> Aim of the exercise: Copy out every item below word for word, with no changes to any line.

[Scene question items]
▬▬▬▬▬▬

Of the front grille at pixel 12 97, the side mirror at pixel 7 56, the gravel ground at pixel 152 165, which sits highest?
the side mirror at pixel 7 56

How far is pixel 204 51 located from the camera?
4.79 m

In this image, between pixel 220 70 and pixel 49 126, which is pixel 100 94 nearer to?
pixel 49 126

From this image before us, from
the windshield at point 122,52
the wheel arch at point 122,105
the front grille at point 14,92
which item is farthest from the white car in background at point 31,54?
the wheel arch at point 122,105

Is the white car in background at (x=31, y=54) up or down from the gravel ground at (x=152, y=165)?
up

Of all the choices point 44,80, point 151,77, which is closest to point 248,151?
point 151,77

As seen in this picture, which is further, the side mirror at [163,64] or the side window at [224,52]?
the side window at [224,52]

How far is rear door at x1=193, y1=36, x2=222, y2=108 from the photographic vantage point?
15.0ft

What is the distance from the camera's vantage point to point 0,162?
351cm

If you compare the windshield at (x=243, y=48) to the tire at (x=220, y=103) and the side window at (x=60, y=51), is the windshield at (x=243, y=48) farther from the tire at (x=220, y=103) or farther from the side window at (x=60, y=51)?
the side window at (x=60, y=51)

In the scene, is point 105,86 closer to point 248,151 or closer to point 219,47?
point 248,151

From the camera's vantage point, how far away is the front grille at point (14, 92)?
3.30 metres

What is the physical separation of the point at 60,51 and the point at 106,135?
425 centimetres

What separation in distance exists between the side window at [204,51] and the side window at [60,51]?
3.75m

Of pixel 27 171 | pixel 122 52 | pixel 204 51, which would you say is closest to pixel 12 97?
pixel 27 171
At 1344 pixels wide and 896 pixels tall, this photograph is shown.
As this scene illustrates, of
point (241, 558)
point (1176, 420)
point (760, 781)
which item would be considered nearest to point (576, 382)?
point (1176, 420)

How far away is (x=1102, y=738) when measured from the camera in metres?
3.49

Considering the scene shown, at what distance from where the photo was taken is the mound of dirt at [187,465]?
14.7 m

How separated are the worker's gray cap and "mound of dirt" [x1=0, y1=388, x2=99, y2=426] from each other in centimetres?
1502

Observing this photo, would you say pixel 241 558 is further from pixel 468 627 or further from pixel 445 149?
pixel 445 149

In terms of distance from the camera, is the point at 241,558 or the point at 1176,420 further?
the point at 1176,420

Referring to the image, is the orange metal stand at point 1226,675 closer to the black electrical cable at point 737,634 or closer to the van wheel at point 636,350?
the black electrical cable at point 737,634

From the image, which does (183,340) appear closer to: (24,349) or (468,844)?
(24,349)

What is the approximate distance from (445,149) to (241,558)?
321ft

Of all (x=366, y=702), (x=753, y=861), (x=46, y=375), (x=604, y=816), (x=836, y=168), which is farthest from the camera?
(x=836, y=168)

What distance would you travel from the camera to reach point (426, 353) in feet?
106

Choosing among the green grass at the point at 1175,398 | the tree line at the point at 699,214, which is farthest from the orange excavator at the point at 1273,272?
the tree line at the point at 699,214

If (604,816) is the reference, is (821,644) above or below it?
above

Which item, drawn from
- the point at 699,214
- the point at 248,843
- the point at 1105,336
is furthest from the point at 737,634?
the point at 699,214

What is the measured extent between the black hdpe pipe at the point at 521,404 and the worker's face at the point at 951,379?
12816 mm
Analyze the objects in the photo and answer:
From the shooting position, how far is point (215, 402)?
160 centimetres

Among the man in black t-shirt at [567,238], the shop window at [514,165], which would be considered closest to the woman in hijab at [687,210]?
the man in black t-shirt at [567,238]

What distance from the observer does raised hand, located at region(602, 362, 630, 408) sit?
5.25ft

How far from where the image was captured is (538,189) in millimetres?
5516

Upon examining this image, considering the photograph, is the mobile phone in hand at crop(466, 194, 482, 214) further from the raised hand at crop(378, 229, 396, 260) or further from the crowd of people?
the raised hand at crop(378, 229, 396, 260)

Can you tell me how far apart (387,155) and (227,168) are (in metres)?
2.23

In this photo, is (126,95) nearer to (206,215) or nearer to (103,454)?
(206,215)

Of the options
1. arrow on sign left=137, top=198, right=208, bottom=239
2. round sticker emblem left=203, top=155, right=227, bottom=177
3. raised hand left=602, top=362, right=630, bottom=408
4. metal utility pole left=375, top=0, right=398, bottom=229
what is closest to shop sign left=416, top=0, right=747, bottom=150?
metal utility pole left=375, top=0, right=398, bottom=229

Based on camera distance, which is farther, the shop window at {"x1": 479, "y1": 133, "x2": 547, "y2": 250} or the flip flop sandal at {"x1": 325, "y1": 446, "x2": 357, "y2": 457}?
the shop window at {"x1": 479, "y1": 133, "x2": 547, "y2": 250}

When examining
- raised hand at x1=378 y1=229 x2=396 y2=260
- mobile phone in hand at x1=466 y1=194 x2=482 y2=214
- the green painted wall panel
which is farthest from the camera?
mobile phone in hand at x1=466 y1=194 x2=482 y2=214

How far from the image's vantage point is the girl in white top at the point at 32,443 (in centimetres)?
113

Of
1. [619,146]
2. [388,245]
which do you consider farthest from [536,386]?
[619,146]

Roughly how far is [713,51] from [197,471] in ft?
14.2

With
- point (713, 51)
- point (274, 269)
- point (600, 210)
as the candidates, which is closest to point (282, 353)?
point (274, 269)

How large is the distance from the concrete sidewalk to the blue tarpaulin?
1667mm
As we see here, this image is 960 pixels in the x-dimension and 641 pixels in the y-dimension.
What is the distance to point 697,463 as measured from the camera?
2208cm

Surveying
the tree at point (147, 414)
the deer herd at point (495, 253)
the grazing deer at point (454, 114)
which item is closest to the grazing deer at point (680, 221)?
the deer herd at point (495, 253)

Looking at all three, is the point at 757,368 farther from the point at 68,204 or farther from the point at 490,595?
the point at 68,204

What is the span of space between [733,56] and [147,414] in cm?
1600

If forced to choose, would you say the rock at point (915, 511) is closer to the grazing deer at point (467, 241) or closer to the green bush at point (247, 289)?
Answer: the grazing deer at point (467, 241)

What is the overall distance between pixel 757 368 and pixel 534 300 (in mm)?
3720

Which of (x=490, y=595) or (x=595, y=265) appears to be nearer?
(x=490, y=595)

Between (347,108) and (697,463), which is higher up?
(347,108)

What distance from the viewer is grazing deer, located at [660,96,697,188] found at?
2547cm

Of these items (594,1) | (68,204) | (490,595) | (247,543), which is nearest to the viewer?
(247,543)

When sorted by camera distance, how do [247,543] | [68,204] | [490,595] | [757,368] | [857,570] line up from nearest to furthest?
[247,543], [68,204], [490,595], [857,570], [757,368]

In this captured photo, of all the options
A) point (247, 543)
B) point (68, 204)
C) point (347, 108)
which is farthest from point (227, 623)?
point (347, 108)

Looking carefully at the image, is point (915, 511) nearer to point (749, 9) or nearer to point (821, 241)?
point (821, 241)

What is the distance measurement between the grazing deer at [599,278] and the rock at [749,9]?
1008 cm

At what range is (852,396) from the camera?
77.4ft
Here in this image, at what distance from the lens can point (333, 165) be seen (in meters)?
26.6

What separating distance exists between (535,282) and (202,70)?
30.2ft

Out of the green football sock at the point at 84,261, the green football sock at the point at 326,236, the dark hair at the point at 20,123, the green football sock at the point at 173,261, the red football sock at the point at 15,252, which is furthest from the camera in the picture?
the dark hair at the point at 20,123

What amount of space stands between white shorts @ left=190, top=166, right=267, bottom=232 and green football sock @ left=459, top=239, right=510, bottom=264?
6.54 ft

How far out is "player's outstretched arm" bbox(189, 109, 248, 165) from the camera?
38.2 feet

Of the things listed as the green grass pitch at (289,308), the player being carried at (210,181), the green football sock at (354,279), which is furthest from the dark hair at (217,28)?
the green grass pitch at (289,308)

▬▬▬▬▬▬

> Full answer:
Of the front grille at pixel 12 97, the side mirror at pixel 7 56, the gravel ground at pixel 152 165, which sits highest?
the side mirror at pixel 7 56

How far is pixel 204 51 located from the camera?
4.79 m

In this image, between pixel 220 70 and pixel 49 126, which is pixel 100 94 nearer to?
pixel 49 126

From this image before us, from
the windshield at point 122,52
the wheel arch at point 122,105
the front grille at point 14,92
which item is farthest from the white car in background at point 31,54?
the wheel arch at point 122,105

Is the white car in background at (x=31, y=54) up or down from the gravel ground at (x=152, y=165)?
up

Of all the choices point 44,80, point 151,77, which is closest to point 248,151?
point 151,77

As seen in this picture, which is further, the side mirror at [163,64] or the side window at [224,52]?
the side window at [224,52]

How far is rear door at x1=193, y1=36, x2=222, y2=108 from the photographic vantage point?
15.0ft

What is the distance from the camera's vantage point to point 0,162?
351cm

If you compare the windshield at (x=243, y=48) to the tire at (x=220, y=103) and the side window at (x=60, y=51), is the windshield at (x=243, y=48) farther from the tire at (x=220, y=103) or farther from the side window at (x=60, y=51)?
the side window at (x=60, y=51)

In the scene, is point 105,86 closer to point 248,151 or closer to point 219,47?
point 248,151

From the camera's vantage point, how far away is the front grille at point (14, 92)?
3.30 metres

What is the physical separation of the point at 60,51 and the point at 106,135?
425 centimetres

What separation in distance exists between the side window at [204,51] and the side window at [60,51]?
3.75m

Of pixel 27 171 | pixel 122 52 | pixel 204 51, which would you say is closest to pixel 12 97?
pixel 27 171
At 1344 pixels wide and 896 pixels tall, this photograph is shown.
As this scene illustrates, of
point (241, 558)
point (1176, 420)
point (760, 781)
which item would be considered nearest to point (576, 382)?
point (1176, 420)

How far away is (x=1102, y=738) when measured from the camera in metres?
3.49

Considering the scene shown, at what distance from where the photo was taken is the mound of dirt at [187,465]?
14.7 m

How separated are the worker's gray cap and "mound of dirt" [x1=0, y1=388, x2=99, y2=426] from each other in centimetres?
1502

Observing this photo, would you say pixel 241 558 is further from pixel 468 627 or further from pixel 445 149?
pixel 445 149

In terms of distance from the camera, is the point at 241,558 or the point at 1176,420 further?
the point at 1176,420

Referring to the image, is the orange metal stand at point 1226,675 closer to the black electrical cable at point 737,634 or closer to the van wheel at point 636,350?
the black electrical cable at point 737,634

From the image, which does (183,340) appear closer to: (24,349) or (468,844)?
(24,349)

What is the approximate distance from (445,149) to (241,558)?
321ft

Of all (x=366, y=702), (x=753, y=861), (x=46, y=375), (x=604, y=816), (x=836, y=168), which is farthest from the camera?
(x=836, y=168)

What distance would you travel from the camera to reach point (426, 353) in feet?
106

Choosing among the green grass at the point at 1175,398 | the tree line at the point at 699,214, which is farthest from the orange excavator at the point at 1273,272?
the tree line at the point at 699,214

If (604,816) is the reference, is (821,644) above or below it?
above

Which item, drawn from
- the point at 699,214
- the point at 248,843
- the point at 1105,336
is furthest from the point at 737,634?
the point at 699,214

What is the measured extent between the black hdpe pipe at the point at 521,404 and the worker's face at the point at 951,379?
12816 mm
Analyze the objects in the photo and answer:
From the shooting position, how far is point (215, 402)?
160 centimetres

Among the man in black t-shirt at [567,238], the shop window at [514,165], which would be considered closest to the woman in hijab at [687,210]?
the man in black t-shirt at [567,238]

What distance from the observer does raised hand, located at region(602, 362, 630, 408) sit?
5.25ft

How far from where the image was captured is (538,189) in millimetres?
5516

Upon examining this image, considering the photograph, is the mobile phone in hand at crop(466, 194, 482, 214) further from the raised hand at crop(378, 229, 396, 260) or further from the crowd of people?
the raised hand at crop(378, 229, 396, 260)

Can you tell me how far apart (387,155) and (227,168) are (in metres)?
2.23

In this photo, is (126,95) nearer to (206,215) or nearer to (103,454)?
(206,215)

Of the options
1. arrow on sign left=137, top=198, right=208, bottom=239
2. round sticker emblem left=203, top=155, right=227, bottom=177
3. raised hand left=602, top=362, right=630, bottom=408
4. metal utility pole left=375, top=0, right=398, bottom=229
what is closest to shop sign left=416, top=0, right=747, bottom=150?
metal utility pole left=375, top=0, right=398, bottom=229

Based on camera distance, which is farther, the shop window at {"x1": 479, "y1": 133, "x2": 547, "y2": 250} or the flip flop sandal at {"x1": 325, "y1": 446, "x2": 357, "y2": 457}?
the shop window at {"x1": 479, "y1": 133, "x2": 547, "y2": 250}

When examining
- raised hand at x1=378 y1=229 x2=396 y2=260
- mobile phone in hand at x1=466 y1=194 x2=482 y2=214
- the green painted wall panel
which is farthest from the camera?
mobile phone in hand at x1=466 y1=194 x2=482 y2=214

How far from the image's vantage point is the girl in white top at the point at 32,443 (in centimetres)?
113

Of
1. [619,146]
2. [388,245]
which do you consider farthest from [536,386]?
[619,146]

Roughly how far is [713,51] from [197,471] in ft?
14.2

With
- point (713, 51)
- point (274, 269)
- point (600, 210)
as the candidates, which is closest to point (282, 353)?
point (274, 269)

How large is the distance from the concrete sidewalk to the blue tarpaulin?
1667mm
As we see here, this image is 960 pixels in the x-dimension and 641 pixels in the y-dimension.
What is the distance to point 697,463 as measured from the camera?
2208cm

Surveying
the tree at point (147, 414)
the deer herd at point (495, 253)
the grazing deer at point (454, 114)
which item is closest to the grazing deer at point (680, 221)?
the deer herd at point (495, 253)

Looking at all three, is the point at 757,368 farther from the point at 68,204 or farther from the point at 490,595?
the point at 68,204

What is the span of space between [733,56] and [147,414] in cm?
1600

If forced to choose, would you say the rock at point (915, 511) is closer to the grazing deer at point (467, 241) or closer to the green bush at point (247, 289)?
Answer: the grazing deer at point (467, 241)

What is the overall distance between pixel 757 368 and pixel 534 300 (in mm)?
3720

Which of (x=490, y=595) or (x=595, y=265) appears to be nearer?
(x=490, y=595)

Between (347,108) and (697,463), which is higher up?
(347,108)

What distance from the viewer is grazing deer, located at [660,96,697,188] found at?
2547cm

Of these items (594,1) | (68,204) | (490,595) | (247,543), which is nearest to the viewer?
(247,543)

When sorted by camera distance, how do [247,543] | [68,204] | [490,595] | [757,368] | [857,570] line up from nearest to furthest?
[247,543], [68,204], [490,595], [857,570], [757,368]

In this captured photo, of all the options
A) point (247, 543)
B) point (68, 204)
C) point (347, 108)
which is farthest from point (227, 623)?
point (347, 108)

Looking carefully at the image, is point (915, 511) nearer to point (749, 9) or nearer to point (821, 241)?
point (821, 241)

What is the distance measurement between the grazing deer at [599,278] and the rock at [749,9]?
1008 cm

At what range is (852,396) from the camera?
77.4ft
Here in this image, at what distance from the lens can point (333, 165) be seen (in meters)?
26.6

What separating distance exists between (535,282) and (202,70)?
30.2ft

Out of the green football sock at the point at 84,261, the green football sock at the point at 326,236, the dark hair at the point at 20,123, the green football sock at the point at 173,261, the red football sock at the point at 15,252, which is furthest from the camera in the picture?
the dark hair at the point at 20,123

What amount of space stands between white shorts @ left=190, top=166, right=267, bottom=232 and green football sock @ left=459, top=239, right=510, bottom=264?
6.54 ft

How far out is "player's outstretched arm" bbox(189, 109, 248, 165) from the camera?
38.2 feet

Of the things listed as the green grass pitch at (289,308), the player being carried at (210,181), the green football sock at (354,279), which is furthest from the dark hair at (217,28)?
the green grass pitch at (289,308)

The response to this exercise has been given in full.